## start Passage given

Weakness1: Unsubstantiated Claim on Force Field Mimicking.

Answer1: We appreciate the opportunity to clarify this point. Our primary objective is not to predict molecular dynamics (MD) processes directly. Instead, we draw inspiration from MD principles, leveraging geometric features derived from atomic positions to predict molecular properties. Since our model does not use atomic coordinates as inputs, it cannot predict forces or derive partial derivatives of outputs with respect to coordinates. This design aligns our approach more closely with topological representations of molecular geometry than with direct MD simulations.

Weakness 2: Computational Complexity.

Answer2: Thank you for addressing the computational aspects of our method. In our PCMP approach, the construction of higher-order paths is restricted to covalent bonds. This choice significantly reduces the computational burden compared to methods that include all possible interactions, such as non-covalent bonds.

The computational complexity of our algorithm is $O(N^2)$, where $N$ is the number of atoms in a molecule. This quadratic complexity arises from pairwise interactions during the formation of path complexes. However, by limiting high-order paths to covalent bonds only, we effectively manage the number of interactions processed, ensuring that runtime remains feasible for practical applications.

## end Passage given

**Instruction:**
From the passage answering the two weaknesses, write out word for word the stretch from "Weakness1: Unsubstantiated Claim" through "2: Computational Complexity.".

## start Supplied records

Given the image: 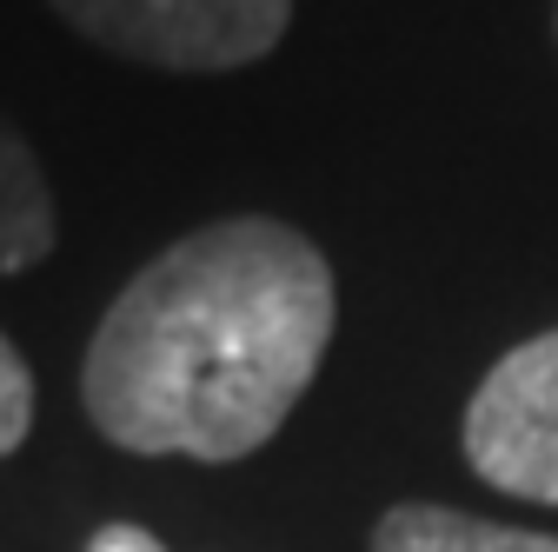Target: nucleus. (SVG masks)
Returning <instances> with one entry per match:
<instances>
[{"label": "nucleus", "instance_id": "39448f33", "mask_svg": "<svg viewBox=\"0 0 558 552\" xmlns=\"http://www.w3.org/2000/svg\"><path fill=\"white\" fill-rule=\"evenodd\" d=\"M53 253V193L27 141L0 120V273H27Z\"/></svg>", "mask_w": 558, "mask_h": 552}, {"label": "nucleus", "instance_id": "f257e3e1", "mask_svg": "<svg viewBox=\"0 0 558 552\" xmlns=\"http://www.w3.org/2000/svg\"><path fill=\"white\" fill-rule=\"evenodd\" d=\"M332 266L279 220H220L173 240L107 307L81 393L126 453L240 459L313 386L332 339Z\"/></svg>", "mask_w": 558, "mask_h": 552}, {"label": "nucleus", "instance_id": "423d86ee", "mask_svg": "<svg viewBox=\"0 0 558 552\" xmlns=\"http://www.w3.org/2000/svg\"><path fill=\"white\" fill-rule=\"evenodd\" d=\"M27 427H34V373H27V360L8 347V333H0V459L21 453Z\"/></svg>", "mask_w": 558, "mask_h": 552}, {"label": "nucleus", "instance_id": "f03ea898", "mask_svg": "<svg viewBox=\"0 0 558 552\" xmlns=\"http://www.w3.org/2000/svg\"><path fill=\"white\" fill-rule=\"evenodd\" d=\"M66 27L94 47L173 67V74H227L279 47L293 0H53Z\"/></svg>", "mask_w": 558, "mask_h": 552}, {"label": "nucleus", "instance_id": "7ed1b4c3", "mask_svg": "<svg viewBox=\"0 0 558 552\" xmlns=\"http://www.w3.org/2000/svg\"><path fill=\"white\" fill-rule=\"evenodd\" d=\"M465 459L485 487L558 506V326L478 380L465 406Z\"/></svg>", "mask_w": 558, "mask_h": 552}, {"label": "nucleus", "instance_id": "0eeeda50", "mask_svg": "<svg viewBox=\"0 0 558 552\" xmlns=\"http://www.w3.org/2000/svg\"><path fill=\"white\" fill-rule=\"evenodd\" d=\"M87 552H167L147 526H126V519H113V526H100L94 539H87Z\"/></svg>", "mask_w": 558, "mask_h": 552}, {"label": "nucleus", "instance_id": "20e7f679", "mask_svg": "<svg viewBox=\"0 0 558 552\" xmlns=\"http://www.w3.org/2000/svg\"><path fill=\"white\" fill-rule=\"evenodd\" d=\"M373 552H558L551 532L493 526L452 506H392L373 532Z\"/></svg>", "mask_w": 558, "mask_h": 552}]
</instances>
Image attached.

## end Supplied records

**Full solution:**
Weakness1: Unsubstantiated Claim on Force Field Mimicking.

Answer1: We appreciate the opportunity to clarify this point. Our primary objective is not to predict molecular dynamics (MD) processes directly. Instead, we draw inspiration from MD principles, leveraging geometric features derived from atomic positions to predict molecular properties. Since our model does not use atomic coordinates as inputs, it cannot predict forces or derive partial derivatives of outputs with respect to coordinates. This design aligns our approach more closely with topological representations of molecular geometry than with direct MD simulations.

Weakness 2: Computational Complexity.